TEXTO APRESENTADO →
———

Em toda parte, no início dessa formação histórica, o legislador leva em conta que os maquinismos criam riscos de acidentes do trabalho e edita normas sobre restrições ao trabalho das crianças e das mulheres, além de normas relativas à duração da jornada e à saúde e segurança do trabalho3. Em aula magna proferida na Universidade de Palermo em 1890, Salvioli acentuou: "Este novo direito que se forma, reconhecendo as exigências das classes operárias, não surge em benefício delas nem tende a constituir um direito particularista, porque naquelas exigências que aludem à segurança pessoal a uma vida mais digna refletem-se os fins mais universais do homem"4.

———

TRECHO DE ORIGEM →
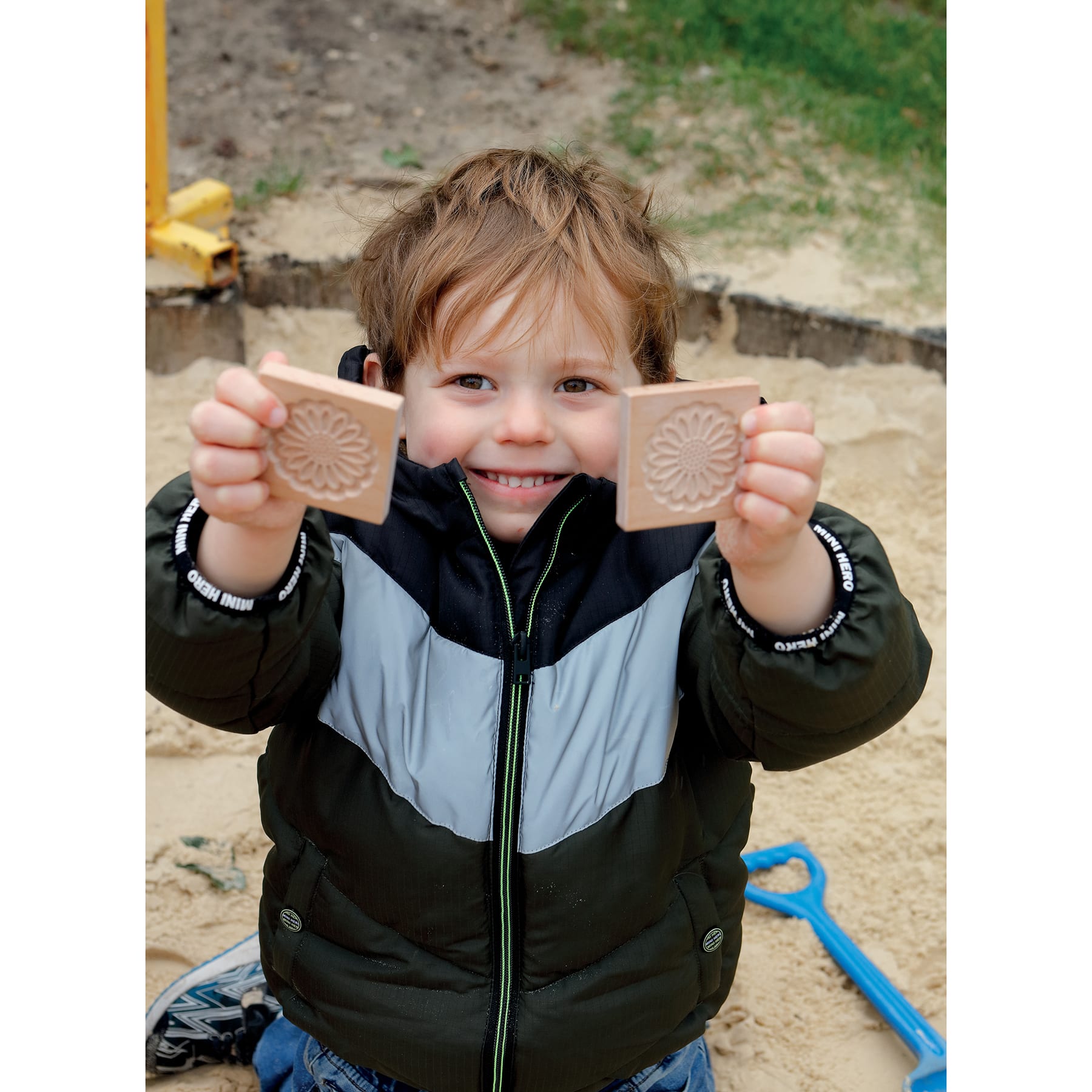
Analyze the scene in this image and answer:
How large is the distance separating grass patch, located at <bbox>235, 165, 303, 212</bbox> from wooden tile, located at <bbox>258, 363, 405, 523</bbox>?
301cm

———

OBJETIVOS →
• a. Segundo o texto sobre a formação do direito do trabalho, em que ano e em qual universidade Salvioli proferiu sua aula magna?
• b. Redija a continuação do texto sobre a formação histórica do direito do trabalho, partindo do ponto em que ele termina.

RESPOSTAS →
• a. Em 1890, na Universidade de Palermo.

• b.
A legislação do trabalho não tinha por finalidade, inicialmente, regular as relações entre empregados e empregadores, mas sim disciplinar a organização geral do trabalho, regulando a atividade industrial do empresário em nome do poder de polícia, compondo um verdadeiro direito administrativo do trabalho (normas político-administrativas), porque aplicáveis às relações entre o Estado, como poder público, e os empresários, versando matéria de interesse público. Trata-se, portanto, de normas de direito público, que não se confundem com as normas reguladoras do contrato de trabalho, estas de direito privado5. Estas normas representam a primeira expressão do ramo do direito que tem por núcleo essencial o contrato de trabalho, constituindo a "cabeça de ponte" mais tarde absorvida pelo exército superveniente.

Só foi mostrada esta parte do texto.